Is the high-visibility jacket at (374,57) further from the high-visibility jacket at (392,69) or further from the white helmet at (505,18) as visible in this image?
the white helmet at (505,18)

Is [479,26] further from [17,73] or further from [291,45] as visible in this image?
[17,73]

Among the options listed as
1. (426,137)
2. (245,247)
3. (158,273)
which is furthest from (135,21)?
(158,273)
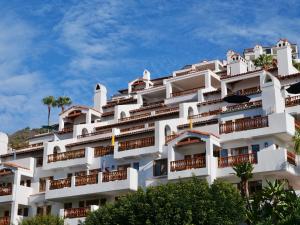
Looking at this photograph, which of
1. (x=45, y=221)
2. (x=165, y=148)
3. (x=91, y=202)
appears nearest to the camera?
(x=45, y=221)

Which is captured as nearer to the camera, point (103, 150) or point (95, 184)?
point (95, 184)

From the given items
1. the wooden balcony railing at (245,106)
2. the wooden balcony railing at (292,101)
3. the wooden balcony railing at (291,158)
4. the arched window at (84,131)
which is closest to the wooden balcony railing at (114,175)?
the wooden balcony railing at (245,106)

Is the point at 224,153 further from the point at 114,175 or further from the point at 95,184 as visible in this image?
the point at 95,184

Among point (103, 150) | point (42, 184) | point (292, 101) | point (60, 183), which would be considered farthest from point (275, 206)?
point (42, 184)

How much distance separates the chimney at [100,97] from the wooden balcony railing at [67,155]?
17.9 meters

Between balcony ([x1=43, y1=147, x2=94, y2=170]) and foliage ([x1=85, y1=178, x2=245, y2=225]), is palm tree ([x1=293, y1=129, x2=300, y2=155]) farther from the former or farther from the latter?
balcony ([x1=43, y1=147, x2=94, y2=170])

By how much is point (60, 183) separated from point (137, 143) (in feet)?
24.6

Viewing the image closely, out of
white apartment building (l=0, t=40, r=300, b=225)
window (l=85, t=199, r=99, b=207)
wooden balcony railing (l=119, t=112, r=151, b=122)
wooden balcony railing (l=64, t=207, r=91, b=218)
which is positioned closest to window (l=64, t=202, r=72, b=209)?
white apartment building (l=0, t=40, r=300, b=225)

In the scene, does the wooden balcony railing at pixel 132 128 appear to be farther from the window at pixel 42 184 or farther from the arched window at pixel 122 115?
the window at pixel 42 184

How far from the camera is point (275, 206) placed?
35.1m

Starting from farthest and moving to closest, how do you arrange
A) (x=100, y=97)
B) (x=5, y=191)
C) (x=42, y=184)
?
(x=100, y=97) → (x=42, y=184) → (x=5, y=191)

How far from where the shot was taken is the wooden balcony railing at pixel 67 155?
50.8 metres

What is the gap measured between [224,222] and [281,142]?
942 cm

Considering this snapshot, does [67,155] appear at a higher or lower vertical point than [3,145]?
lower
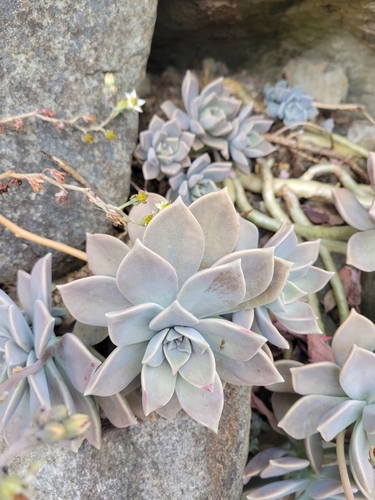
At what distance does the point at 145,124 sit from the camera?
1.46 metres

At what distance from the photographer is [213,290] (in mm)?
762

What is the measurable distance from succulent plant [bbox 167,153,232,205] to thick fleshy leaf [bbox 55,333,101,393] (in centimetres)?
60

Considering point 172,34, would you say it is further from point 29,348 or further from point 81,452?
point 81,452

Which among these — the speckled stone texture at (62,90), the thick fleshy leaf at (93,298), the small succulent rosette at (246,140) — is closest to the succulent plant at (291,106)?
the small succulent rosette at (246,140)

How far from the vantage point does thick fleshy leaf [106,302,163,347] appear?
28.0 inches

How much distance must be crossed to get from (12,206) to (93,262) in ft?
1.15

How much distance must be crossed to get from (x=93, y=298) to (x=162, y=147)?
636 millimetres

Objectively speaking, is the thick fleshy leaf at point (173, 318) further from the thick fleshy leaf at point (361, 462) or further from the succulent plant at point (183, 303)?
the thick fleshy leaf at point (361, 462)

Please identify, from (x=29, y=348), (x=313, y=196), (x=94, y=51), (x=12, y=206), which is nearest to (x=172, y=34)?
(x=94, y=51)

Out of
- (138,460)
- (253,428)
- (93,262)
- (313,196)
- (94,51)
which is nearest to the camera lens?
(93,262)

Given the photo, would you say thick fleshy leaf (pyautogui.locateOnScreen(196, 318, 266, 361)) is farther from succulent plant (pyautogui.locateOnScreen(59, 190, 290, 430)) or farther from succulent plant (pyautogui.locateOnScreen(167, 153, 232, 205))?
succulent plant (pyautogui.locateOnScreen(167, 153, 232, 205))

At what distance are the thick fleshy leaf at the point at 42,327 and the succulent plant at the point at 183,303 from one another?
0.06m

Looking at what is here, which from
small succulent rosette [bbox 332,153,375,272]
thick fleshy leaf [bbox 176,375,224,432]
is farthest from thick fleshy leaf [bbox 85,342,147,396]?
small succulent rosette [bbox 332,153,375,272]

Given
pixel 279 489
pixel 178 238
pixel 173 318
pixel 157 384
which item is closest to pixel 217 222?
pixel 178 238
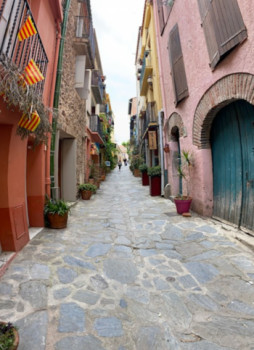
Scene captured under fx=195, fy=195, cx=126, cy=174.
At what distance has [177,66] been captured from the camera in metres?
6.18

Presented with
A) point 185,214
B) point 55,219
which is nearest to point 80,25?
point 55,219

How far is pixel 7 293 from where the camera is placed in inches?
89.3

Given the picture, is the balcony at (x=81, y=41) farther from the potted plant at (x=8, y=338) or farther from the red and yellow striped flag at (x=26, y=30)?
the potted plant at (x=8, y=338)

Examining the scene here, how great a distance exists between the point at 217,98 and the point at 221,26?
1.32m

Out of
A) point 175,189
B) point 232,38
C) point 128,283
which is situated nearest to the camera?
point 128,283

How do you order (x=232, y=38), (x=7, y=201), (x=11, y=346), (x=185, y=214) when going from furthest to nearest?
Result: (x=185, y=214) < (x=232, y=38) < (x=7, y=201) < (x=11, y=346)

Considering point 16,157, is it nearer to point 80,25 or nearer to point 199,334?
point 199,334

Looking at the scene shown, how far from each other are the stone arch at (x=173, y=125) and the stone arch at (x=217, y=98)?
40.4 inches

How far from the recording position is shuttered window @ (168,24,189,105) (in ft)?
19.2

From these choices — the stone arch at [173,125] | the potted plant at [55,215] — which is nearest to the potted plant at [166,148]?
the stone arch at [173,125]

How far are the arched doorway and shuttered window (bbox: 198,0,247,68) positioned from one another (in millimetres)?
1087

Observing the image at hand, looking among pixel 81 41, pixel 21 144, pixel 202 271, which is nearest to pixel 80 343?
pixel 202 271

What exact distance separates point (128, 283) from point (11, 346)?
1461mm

◇ ◇ ◇

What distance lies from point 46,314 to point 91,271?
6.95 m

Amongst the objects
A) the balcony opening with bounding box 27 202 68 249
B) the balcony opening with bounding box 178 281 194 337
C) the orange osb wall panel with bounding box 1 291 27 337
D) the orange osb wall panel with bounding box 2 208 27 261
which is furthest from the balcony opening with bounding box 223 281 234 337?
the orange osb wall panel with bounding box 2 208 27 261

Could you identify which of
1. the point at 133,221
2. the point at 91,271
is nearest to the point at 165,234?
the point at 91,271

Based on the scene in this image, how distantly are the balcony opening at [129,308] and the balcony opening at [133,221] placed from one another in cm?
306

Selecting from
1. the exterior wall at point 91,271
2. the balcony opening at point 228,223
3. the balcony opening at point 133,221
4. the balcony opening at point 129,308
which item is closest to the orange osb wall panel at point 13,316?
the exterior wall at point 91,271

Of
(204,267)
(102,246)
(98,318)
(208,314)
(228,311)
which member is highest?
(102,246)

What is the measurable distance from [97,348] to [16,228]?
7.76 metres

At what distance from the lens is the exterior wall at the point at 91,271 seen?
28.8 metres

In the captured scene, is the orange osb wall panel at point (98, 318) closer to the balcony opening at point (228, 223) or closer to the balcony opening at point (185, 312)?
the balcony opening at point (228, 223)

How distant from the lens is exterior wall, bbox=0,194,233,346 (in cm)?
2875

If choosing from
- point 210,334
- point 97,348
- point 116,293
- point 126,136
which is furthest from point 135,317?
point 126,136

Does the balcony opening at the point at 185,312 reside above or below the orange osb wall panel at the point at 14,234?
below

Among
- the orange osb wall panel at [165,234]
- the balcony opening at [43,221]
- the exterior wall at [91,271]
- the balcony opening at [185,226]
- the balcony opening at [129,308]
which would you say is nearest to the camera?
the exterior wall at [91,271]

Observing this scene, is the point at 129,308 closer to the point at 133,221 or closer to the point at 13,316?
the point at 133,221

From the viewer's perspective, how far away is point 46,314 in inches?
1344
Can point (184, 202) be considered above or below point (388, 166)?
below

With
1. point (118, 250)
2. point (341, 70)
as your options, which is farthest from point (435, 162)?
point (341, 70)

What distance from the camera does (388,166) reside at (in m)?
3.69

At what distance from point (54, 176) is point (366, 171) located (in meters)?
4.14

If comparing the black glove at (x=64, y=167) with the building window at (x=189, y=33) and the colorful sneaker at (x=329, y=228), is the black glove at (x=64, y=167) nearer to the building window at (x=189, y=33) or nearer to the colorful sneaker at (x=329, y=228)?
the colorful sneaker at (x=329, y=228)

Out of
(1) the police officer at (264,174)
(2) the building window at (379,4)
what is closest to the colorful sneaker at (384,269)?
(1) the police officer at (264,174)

◇ ◇ ◇

#### PROBLEM DETAILS
Show every line of the rows above that contains the string "visible", treating uppercase and lowercase letters as different.

#### OUTPUT OF THE TASK
Is the high-visibility jacket at (374,57) further from the high-visibility jacket at (392,69) or further from the white helmet at (505,18) as visible in this image?
Is [479,26] further from [17,73] or further from [291,45] as visible in this image?
Is the point at 224,153 further from the point at 114,175 or further from the point at 95,184 as visible in this image?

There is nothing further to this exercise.